For this exercise, retype the lines from the one that holds "Structural engineer and" through the one that holds "Hammer smashing antique" in the records below, both included, exactly and without pictures.
START Given data
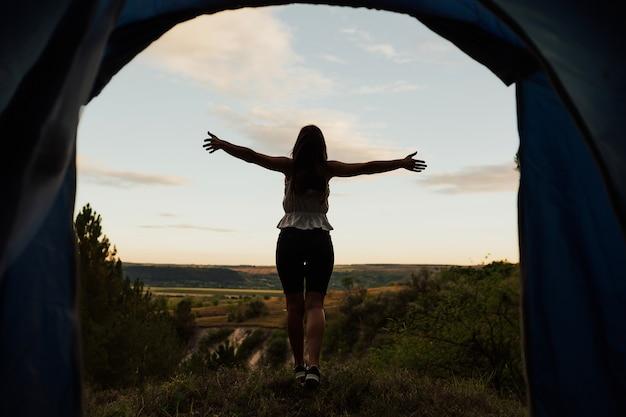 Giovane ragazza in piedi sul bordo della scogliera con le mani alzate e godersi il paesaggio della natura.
END Given data
START Given data
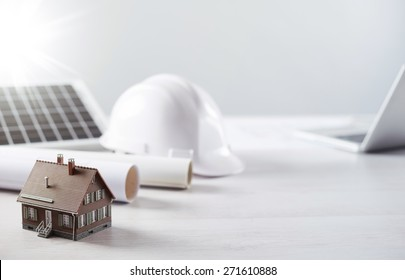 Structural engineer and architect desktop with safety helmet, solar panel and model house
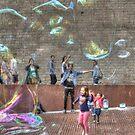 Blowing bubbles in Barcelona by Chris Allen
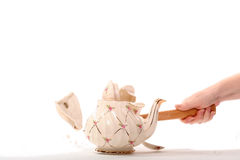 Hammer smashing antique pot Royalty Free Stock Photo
END Given data
## [Completed task]
 Structural engineer and architect desktop with safety helmet, solar panel and model house
 Blowing bubbles in Barcelona by Chris Allen
 Hammer smashing antique pot Royalty Free Stock Photo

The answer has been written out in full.